すると水嵩がましながら、薬草がみるみる溶けてなくなっていった。
(上手くいったみたい!)
とりあえず、おたまで慎重に小瓶に移す。
薬草15枚で、小瓶5本分のポーションが生成出来た。
「できた!」
早速お兄様の部屋に行き、成功を報告行くことにした。
コンコンコンコン
「お兄様!レオナです!!」
シーン
(あれ、お兄様居ないみたい。じゃあお父様のところかな?早く報告したいし、探してみよう!)
コンコン
「お父様、レオナです!こちらにお兄様はいらっしゃいませんか?」
「ん、レオナ?そんなに慌ててどうしたんだ?」
ガチャ
「アーサーなら中に居るぞ。丁度話も終わったところだし、私の部屋で話したらどうだ。2人で話したいなら席を外しても構わないぞ」
「では失礼してもよろしいですか?良ければお父様も一緒に見て下さい」
「見る?」
部屋の中に入ると、お兄様が寛いでいた。
「よぉレオナ。何かあったか?」
無言でバックからポーションを取り出す。
「まさか、コレ······?」
「はい。ポーション、出来たと思います」
言葉を失うお兄様と「ポーション!?」と驚くお父様。
「確かに、この色味はポーションかもしれない。どうやって作った?」
「お兄様にいただいた道具を使って、教えていただいた通りに作りました。あとは、薬学スキルの力ですかね」
お父様とお兄様が顔を見合わす。
「これは、我が領を建て直す手立てとなるぞ」
「えぇ、お父様」
「レオナ、これは偶然作れたものでは無いんだな。今後も生成は可能ということでいいんだな」
「はい、そうですね」
「はぁ〜、何ということだ。レオナ、出来る限りでいい。このポーションを今後も定期的に作ってはくれまいか。勿論、水の補充をしても魔力に余力がある時だけでいい」
「はい。もとよりそのつもりです」
アーサーとレオナが部屋を出た後、2人の父が独り言ちた。
「まさか3歳の女の子が、我が領の救世主になるとはな」
◆◇◆◇◆
井戸の補充の傍らの作業になるため、毎日1回ずつしか出来なかったが、6日間かけて30個のポーションを作ることができた。

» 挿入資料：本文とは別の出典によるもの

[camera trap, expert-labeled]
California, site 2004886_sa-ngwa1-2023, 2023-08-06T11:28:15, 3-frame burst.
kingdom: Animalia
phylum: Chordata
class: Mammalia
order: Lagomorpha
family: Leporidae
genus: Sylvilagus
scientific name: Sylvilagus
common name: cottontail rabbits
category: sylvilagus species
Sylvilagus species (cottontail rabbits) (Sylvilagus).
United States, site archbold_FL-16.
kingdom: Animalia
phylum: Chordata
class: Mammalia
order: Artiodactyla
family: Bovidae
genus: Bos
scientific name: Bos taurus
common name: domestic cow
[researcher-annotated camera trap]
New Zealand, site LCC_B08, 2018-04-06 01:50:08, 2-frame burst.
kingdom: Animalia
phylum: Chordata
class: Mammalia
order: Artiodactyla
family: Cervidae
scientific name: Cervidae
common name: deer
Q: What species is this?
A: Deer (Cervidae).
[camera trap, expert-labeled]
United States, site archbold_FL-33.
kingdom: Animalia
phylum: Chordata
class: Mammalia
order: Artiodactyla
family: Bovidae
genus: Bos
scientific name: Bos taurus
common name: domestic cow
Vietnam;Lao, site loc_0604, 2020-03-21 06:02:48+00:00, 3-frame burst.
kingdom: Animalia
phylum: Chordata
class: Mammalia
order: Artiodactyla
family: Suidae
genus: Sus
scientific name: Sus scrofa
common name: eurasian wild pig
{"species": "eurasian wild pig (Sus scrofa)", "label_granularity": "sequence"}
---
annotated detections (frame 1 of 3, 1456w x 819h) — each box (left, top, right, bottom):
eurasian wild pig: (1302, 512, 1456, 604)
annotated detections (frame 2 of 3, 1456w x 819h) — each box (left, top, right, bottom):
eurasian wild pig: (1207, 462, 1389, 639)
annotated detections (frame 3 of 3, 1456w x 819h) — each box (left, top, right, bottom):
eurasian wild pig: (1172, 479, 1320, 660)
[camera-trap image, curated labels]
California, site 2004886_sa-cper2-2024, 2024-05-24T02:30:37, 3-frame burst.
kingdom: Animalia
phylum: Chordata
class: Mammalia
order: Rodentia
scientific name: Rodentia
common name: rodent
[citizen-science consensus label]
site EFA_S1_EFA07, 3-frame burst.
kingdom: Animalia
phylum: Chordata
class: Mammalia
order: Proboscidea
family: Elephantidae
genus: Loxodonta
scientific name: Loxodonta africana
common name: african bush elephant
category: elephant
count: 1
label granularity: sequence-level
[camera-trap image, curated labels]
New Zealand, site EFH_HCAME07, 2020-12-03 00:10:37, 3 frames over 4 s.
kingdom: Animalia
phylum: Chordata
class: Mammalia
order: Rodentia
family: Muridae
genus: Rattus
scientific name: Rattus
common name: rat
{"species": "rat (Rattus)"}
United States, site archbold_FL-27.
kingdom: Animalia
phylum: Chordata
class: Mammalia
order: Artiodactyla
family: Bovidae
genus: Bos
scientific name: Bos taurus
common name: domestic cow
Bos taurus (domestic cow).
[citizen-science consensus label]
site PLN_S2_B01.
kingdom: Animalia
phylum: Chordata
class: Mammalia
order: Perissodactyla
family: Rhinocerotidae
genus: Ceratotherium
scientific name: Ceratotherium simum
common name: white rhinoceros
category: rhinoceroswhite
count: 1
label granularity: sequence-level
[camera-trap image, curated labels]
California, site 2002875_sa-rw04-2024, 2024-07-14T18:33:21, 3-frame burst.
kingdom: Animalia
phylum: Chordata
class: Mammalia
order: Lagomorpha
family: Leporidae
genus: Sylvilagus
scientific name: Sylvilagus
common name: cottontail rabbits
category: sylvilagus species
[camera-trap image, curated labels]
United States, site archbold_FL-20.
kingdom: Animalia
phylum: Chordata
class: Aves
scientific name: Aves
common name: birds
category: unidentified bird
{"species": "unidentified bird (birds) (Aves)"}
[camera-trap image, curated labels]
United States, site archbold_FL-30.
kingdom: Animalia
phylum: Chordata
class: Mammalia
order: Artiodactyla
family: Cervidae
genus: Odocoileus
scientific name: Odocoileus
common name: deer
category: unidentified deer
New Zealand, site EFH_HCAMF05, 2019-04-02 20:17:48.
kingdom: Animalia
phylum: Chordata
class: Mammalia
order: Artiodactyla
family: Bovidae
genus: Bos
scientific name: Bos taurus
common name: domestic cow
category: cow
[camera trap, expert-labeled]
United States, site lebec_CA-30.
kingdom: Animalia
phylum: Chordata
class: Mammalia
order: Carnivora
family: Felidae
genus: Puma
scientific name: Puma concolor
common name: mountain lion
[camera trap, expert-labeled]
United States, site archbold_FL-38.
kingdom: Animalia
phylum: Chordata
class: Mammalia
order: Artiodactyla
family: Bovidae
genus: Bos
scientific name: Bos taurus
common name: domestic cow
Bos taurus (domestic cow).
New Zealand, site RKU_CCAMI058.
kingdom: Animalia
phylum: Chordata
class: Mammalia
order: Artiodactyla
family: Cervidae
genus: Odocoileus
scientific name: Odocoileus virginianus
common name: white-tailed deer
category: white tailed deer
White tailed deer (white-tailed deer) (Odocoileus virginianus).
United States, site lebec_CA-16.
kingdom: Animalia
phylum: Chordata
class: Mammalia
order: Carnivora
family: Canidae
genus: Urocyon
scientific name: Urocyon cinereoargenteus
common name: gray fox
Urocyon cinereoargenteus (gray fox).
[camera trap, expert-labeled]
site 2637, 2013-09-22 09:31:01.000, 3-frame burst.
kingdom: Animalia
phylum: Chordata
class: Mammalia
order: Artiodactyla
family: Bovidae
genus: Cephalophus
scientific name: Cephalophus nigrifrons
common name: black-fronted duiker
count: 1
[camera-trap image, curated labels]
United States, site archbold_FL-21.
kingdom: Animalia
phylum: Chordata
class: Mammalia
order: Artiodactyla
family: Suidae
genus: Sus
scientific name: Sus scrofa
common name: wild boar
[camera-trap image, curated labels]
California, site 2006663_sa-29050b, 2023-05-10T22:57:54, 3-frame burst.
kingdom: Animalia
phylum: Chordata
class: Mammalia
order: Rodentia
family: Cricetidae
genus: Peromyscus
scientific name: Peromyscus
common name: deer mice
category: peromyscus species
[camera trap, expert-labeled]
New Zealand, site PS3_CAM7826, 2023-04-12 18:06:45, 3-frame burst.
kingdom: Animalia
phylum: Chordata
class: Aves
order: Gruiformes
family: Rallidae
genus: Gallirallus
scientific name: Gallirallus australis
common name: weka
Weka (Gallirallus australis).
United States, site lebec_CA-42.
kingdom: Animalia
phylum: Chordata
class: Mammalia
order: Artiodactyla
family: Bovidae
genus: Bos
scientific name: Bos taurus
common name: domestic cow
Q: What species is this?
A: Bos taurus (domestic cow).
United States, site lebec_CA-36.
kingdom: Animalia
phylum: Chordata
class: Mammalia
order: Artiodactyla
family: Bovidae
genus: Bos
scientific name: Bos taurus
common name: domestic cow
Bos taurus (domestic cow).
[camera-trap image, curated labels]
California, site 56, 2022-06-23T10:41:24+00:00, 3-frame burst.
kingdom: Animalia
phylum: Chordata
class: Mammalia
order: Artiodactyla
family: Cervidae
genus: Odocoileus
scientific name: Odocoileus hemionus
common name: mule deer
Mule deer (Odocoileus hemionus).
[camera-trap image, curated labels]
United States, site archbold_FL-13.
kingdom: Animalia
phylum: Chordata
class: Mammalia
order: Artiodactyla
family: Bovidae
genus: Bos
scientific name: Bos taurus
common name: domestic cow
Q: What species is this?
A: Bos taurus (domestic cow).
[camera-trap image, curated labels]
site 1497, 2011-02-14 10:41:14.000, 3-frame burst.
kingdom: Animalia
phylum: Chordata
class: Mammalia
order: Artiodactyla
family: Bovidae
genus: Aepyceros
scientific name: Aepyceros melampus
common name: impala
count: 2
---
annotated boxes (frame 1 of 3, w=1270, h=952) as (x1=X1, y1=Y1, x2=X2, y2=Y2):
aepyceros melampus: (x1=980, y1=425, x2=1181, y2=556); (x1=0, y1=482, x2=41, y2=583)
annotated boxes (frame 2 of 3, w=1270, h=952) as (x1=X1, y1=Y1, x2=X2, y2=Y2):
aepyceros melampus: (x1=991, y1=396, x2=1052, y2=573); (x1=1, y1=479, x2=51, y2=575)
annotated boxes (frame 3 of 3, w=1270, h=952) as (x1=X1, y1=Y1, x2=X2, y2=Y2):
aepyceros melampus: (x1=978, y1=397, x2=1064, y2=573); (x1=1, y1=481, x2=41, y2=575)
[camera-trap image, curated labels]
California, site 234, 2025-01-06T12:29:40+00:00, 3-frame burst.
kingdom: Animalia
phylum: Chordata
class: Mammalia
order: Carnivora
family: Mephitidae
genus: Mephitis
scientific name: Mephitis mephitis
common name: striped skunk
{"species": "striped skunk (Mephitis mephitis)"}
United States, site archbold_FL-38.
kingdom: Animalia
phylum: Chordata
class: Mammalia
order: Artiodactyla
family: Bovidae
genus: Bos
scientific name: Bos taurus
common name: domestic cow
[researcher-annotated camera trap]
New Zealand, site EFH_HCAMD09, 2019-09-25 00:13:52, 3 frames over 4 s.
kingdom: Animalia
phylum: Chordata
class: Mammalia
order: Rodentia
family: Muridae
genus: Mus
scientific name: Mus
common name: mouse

それから十数日後。行商人のシュバルツさんが領地にやってきた。
レオナもアーサーと一緒にお出迎えする。
「お久しぶりです、アーサー様」
「やぁ、シュバルツ殿、よく来てくれた」
「とんでもございません。前回譲っていただいた薬草がとても高品質だったもので、お礼がてら立ち寄らせていただきました」
せっかく来ていただいたが、この貧乏領地ではおもてなしも難しいので、早速ポーションをみてもらう。
「シュバルツさん、これが我が領のポーションだ」
「ほう······。この緑がかった透明感のある液体は、間違いなくポーションですね。やや、如何にしてこれをお作りになったのですか?まさか魔導具が?」
「悪いが領外秘でね。一瓶1,200ダールだが、いくついるかい?」
「えぇ、すべて買い取らせていただきます」
結局、30個のポーションと大量の薬草をお買い上げいただいた。
合計70,000ダールの収入だ。
大した金額ではないのかもしれないが、自給自足がやっとのグライスナー領にとっては、喜ばしい収入であった。
また、更に嬉しいことにアーサーお兄様とすっかり仲良くなったシュバルツさんは、今後も定期的にグライスナー領に来てくれることになった。